— Extracted text —
Pioneers of synthetic biology have rallied together under the development of Senti Biosciences Inc, co-founded and led by Timothy Lu, associate professor of biological engineering, electrical engineering, and computer science at the Massachusetts Institute of Technology. He’s joined by fellow MIT professor Jim Collins, as well as CTO and bioengineering Ph.D. of Berkley’s University of California Philip Lee and Boston University associate professor of biomedical engineering Wilson Wong.
Each one of these great minds has contributed their extensive industry, professional and academic experience in synthetic biology to develop “smart drugs”.
Senti’s proprietary “gene circuit” technology platform allows bioengineers to custom-craft cell and gene therapies as though they were simply programming an organic script, with as of yet unforeseen capabilities and/or improved efficacy. These synthetically manufactured combinations of DNA sequences would give their host cells the ability to sense certain kinds of input, perform an organic computation using biological logic, and then respond to a given disease environment accordingly.
“Humans have always sought medicines that can treat illnesses with more precision, efficacy, and safety. However, existing drugs are still unable to match the complexity of many diseases, such as cancer and beyond. With recent advances in synthetic biology, computation, and massive biological data generation, I believe that we have a unique opportunity to engineer intelligent cell and gene therapies that directly tackle the heterogeneity and dynamic nature of disease, which have the potential to fundamentally transform our therapeutic arsenal,” said Dr. Lu in a press release that announced the intention of Senti Biosciences Inc to go public by way of a merger with special purpose acquisition company (“SPAC”) Dynamics Special Purpose Corp.

— Your tasks —
1. Summarize the article on Senti Biosciences in two sentences.
2. Continue the article on Senti Biosciences, starting after its final paragraph.

(Scene geometry reasoning data)
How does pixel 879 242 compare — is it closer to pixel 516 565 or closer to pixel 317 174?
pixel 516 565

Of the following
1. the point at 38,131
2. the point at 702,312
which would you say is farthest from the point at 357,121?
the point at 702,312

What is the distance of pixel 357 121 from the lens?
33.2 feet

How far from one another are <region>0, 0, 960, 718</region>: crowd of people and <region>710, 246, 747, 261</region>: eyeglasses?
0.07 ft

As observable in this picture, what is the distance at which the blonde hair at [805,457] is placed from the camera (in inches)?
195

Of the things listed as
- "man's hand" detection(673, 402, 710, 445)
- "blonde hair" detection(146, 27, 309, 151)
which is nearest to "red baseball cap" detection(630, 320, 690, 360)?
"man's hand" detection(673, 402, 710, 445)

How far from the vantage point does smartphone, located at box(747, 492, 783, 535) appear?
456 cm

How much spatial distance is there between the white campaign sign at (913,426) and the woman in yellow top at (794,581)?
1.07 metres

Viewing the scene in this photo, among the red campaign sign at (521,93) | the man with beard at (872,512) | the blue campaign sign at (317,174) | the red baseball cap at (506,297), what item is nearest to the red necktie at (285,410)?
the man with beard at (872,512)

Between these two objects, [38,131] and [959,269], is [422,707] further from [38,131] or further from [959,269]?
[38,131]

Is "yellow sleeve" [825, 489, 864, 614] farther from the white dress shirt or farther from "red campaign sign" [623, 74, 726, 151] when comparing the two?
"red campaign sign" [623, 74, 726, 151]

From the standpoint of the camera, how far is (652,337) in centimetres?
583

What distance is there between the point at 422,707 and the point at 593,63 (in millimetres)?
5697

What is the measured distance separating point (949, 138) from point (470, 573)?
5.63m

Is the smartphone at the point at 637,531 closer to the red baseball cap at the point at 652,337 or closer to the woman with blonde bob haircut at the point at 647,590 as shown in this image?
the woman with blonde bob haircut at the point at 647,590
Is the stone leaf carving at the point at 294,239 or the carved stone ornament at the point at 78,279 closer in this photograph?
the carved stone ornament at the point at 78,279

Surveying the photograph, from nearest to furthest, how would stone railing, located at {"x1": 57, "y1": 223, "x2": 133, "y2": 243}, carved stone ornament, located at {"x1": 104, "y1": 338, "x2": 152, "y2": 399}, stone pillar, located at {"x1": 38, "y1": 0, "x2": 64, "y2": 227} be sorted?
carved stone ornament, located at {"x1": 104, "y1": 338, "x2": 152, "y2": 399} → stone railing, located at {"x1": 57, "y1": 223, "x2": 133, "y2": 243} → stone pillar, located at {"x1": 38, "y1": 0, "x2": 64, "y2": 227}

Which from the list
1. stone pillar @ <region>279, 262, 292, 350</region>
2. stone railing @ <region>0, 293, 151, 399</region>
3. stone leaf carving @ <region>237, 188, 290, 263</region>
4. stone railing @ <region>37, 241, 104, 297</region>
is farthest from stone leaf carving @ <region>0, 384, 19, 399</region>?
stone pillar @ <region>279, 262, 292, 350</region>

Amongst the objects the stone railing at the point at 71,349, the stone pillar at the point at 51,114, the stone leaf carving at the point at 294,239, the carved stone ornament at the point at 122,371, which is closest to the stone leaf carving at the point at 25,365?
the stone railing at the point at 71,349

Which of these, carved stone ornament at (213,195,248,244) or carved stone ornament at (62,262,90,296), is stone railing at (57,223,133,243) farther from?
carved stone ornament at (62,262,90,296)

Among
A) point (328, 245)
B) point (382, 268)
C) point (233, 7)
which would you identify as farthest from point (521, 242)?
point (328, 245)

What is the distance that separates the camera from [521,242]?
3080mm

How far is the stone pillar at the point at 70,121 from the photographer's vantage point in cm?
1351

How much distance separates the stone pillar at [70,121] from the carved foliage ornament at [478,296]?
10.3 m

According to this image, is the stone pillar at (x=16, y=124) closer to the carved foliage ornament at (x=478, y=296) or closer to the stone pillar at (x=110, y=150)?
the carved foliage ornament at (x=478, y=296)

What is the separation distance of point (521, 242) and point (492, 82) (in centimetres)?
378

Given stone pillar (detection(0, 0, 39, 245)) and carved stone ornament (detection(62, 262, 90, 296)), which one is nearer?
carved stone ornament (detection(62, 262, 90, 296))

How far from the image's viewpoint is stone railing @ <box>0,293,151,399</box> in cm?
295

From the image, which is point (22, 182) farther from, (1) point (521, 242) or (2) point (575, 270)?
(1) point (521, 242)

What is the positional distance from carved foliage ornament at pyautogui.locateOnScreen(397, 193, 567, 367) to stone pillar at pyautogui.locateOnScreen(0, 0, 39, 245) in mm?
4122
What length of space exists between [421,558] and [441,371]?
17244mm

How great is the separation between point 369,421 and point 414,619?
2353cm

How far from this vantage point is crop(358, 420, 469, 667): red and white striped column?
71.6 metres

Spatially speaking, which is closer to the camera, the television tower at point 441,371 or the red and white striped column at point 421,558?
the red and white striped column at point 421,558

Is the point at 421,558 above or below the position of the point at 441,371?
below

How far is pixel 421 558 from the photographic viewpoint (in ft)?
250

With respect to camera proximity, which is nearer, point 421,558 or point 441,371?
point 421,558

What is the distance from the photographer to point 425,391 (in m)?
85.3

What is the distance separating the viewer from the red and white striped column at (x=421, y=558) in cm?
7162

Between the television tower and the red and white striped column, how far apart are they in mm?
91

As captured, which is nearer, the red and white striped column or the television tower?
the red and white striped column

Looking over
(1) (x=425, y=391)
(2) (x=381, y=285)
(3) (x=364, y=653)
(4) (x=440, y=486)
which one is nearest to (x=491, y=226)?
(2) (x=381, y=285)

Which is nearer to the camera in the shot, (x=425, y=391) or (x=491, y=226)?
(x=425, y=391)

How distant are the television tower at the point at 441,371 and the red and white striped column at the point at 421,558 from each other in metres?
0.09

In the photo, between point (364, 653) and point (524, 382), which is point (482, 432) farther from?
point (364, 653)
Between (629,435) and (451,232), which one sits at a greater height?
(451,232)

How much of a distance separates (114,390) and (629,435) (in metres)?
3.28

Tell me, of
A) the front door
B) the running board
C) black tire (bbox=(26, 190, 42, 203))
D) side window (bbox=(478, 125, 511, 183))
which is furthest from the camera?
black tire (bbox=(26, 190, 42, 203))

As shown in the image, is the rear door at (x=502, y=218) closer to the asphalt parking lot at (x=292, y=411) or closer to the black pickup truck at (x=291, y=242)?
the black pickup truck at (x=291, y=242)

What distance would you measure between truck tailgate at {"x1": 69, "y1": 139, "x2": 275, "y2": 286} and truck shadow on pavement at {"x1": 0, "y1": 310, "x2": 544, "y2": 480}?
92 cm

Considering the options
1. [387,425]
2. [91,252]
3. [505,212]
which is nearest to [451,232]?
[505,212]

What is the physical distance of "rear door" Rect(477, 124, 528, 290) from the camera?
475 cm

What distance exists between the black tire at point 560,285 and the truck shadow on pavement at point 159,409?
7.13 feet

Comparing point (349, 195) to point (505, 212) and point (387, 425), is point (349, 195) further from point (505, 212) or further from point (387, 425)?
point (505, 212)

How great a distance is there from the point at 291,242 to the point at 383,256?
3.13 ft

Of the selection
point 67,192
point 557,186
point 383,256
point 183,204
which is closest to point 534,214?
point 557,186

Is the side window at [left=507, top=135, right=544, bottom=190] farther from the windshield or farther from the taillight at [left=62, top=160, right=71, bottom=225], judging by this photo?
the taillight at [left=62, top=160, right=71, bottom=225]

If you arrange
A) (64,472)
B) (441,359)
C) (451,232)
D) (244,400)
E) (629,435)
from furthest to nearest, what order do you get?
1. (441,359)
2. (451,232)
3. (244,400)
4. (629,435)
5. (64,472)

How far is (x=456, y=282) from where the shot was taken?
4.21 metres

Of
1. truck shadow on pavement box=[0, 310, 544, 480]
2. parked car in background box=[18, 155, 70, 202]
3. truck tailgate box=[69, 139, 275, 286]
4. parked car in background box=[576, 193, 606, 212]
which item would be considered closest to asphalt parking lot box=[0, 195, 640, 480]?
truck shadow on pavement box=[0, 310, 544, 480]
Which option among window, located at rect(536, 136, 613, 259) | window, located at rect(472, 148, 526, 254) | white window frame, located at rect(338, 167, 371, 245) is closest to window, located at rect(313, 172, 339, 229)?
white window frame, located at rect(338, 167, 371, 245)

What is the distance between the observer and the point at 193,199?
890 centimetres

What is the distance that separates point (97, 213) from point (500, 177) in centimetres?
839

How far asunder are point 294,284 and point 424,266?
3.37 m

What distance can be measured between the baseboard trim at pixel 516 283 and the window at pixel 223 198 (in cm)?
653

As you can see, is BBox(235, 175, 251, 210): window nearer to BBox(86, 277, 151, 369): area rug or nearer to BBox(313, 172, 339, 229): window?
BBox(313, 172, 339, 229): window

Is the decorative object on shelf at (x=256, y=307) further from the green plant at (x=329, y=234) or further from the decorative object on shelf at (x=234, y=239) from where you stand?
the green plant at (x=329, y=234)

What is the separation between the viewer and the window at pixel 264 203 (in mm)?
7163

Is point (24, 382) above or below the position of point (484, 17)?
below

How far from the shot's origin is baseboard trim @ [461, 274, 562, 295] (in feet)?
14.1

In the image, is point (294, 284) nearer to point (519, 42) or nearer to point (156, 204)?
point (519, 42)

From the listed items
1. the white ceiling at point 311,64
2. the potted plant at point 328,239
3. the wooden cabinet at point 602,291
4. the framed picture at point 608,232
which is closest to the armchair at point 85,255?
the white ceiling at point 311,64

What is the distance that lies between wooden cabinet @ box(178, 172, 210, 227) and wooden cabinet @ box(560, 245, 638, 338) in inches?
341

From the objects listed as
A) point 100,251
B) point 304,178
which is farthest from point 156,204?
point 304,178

— Outputs for the tasks —
1. Senti Biosciences Inc, co-founded and led by MIT professor Timothy Lu and joined by Jim Collins, Philip Lee and Wilson Wong, draws on synthetic biology experience to develop "smart drugs." Its proprietary "gene circuit" platform lets bioengineers custom-craft cell and gene therapies whose DNA sequences give host cells the ability to sense input, compute with biological logic and respond to a disease environment.

2.
At present, Senti’s pipeline is focused on the application of its gene circuit technology to allogenic chimeric antigen receptor natural killer (CAR NK) cell therapies for cancer, with two strong product candidates. The first, SENTI-202, is designed for use in acute myeloid leukemia (AML), while the second, SENTI-301, is meant to treat hepatocellular carcinoma (HCC).
Dynamics SPC CEO and Co-Founder Dr. Omid Farokhzad, M.D., believes that Senti’s gene circuit platform and current pipeline show serious promise.
“The foundational technology of Senti—engineering Gene Circuits with programmable computer-like logic in cells—has game-changing implications for treating a variety of cancers, as well as potential applications beyond oncology,” Farokhzad said. “We believe that Senti’s pipeline of product candidates offers the potential to greatly enhance cancer therapy for both solid and liquid tumors, while reducing well known limitations of current therapies.”
While discussions about the merger initially began in May earlier this year, the agreement is slated to close sometime in the second quarter of 2022. Senti Biosciences will get about $230 million, held in reserve by Dynamics SPC; however, the estimated value of the combined company as the result of this merger is an impressive $601 million.
Additionally, Senti already has other ongoing collaborations with biopharmaceutical giants: one with Roche Holding AG involving gene therapy applications and another with Bayer AG regarding stem cell therapies.